The political consequences have been nothing short of catastrophic, of course, and future projections defy exaggeration. What’s certain is that we face forms of injustice and devastation that can’t remotely be addressed within the current neoliberal and ‘de-voluntarised’ order of things. Harrowing levels of inequality and exploitation, the marketisation and commodification of all aspects of social life, the generalisation of intolerable levels of precarity and stress, the persecution of migrants, the destruction of our climate and environment, and so on and so on – all these things persist and grow like a political cancer, now purged even of the kinds of cynical justification (present pain for future gain) that a previous generation could still invoke. If capitalism, as Chomsky reminds, is ‘a suicide pact’, we also need to remember, after Benjamin, that even a suicidal and bi-polar capitalism will never die a natural death. Marx told us what to expect – ‘accumulation of wealth at one pole is at the same time accumulation of misery, the torment of labour, slavery, ignorance, brutalisation and moral degradation at the opposite pole' – but he was too quick to trust that such accumulation might one day interrupt and negate itself “with the inexorability of a natural process”.

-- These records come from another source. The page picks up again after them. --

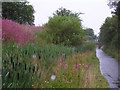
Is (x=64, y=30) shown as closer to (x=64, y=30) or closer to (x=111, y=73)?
(x=64, y=30)

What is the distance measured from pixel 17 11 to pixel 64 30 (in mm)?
5798

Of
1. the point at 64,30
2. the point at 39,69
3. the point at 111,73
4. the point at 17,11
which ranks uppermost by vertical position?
the point at 17,11

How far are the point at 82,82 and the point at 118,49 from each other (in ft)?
47.2

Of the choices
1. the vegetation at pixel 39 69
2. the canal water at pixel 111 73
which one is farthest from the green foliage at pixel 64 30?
the canal water at pixel 111 73

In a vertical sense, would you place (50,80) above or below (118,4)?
below

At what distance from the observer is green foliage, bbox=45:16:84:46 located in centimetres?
1445

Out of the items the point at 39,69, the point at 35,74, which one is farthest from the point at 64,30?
the point at 35,74

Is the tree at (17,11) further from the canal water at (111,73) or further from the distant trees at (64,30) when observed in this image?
the canal water at (111,73)

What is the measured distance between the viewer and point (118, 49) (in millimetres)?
19078

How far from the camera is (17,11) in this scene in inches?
719

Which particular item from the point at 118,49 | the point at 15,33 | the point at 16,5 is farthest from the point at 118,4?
the point at 15,33

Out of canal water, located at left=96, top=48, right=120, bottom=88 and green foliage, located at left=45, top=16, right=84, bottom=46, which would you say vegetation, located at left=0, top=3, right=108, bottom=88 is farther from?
green foliage, located at left=45, top=16, right=84, bottom=46

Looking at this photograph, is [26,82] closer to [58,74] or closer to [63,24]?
[58,74]

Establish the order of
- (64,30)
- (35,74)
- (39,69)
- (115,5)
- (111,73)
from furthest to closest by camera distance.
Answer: (115,5) < (64,30) < (111,73) < (39,69) < (35,74)
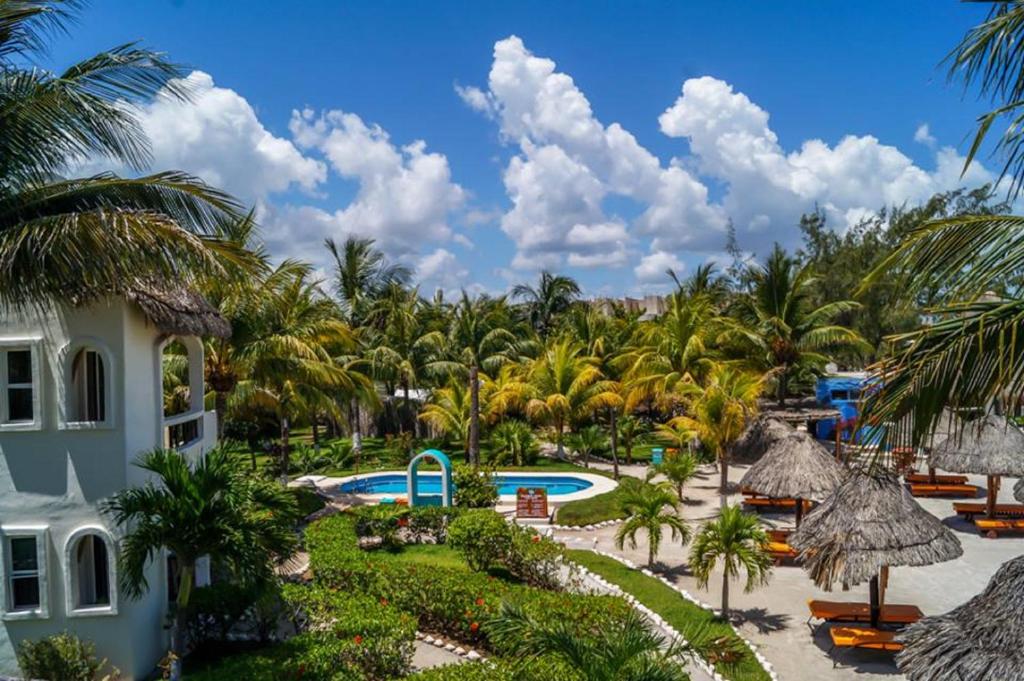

Kant was right about one thing, at least: it’s never helpful to confuse natural and voluntary forms of causality. Only collective determination and collective action – deliberate, conscious, purposeful action, on a truly massive scale – stand any chance of confronting the problems that overwhelm our age. Past experience offers plenty of inspiration, and plenty of perspective, but it’s more urgent than ever to reclaim that most fundamental and far-reaching (and thus too that most consistently derided, dismissed or dispersed) of all democratic capacities or powers: our collective will-power.
Peter Hallward teaches at the Centre for Research in Modern European Philosophy at Kingston University London (UK), and is the author of books on the French philosophers Alain Badiou and Gilles Deleuze, on postcolonial literature, and on contemporary Haitian politics. He is currently working on a book entitled The Will of the People (forthcoming from Verso), alongside shorter studies of Rousseau, Blanqui and Marx.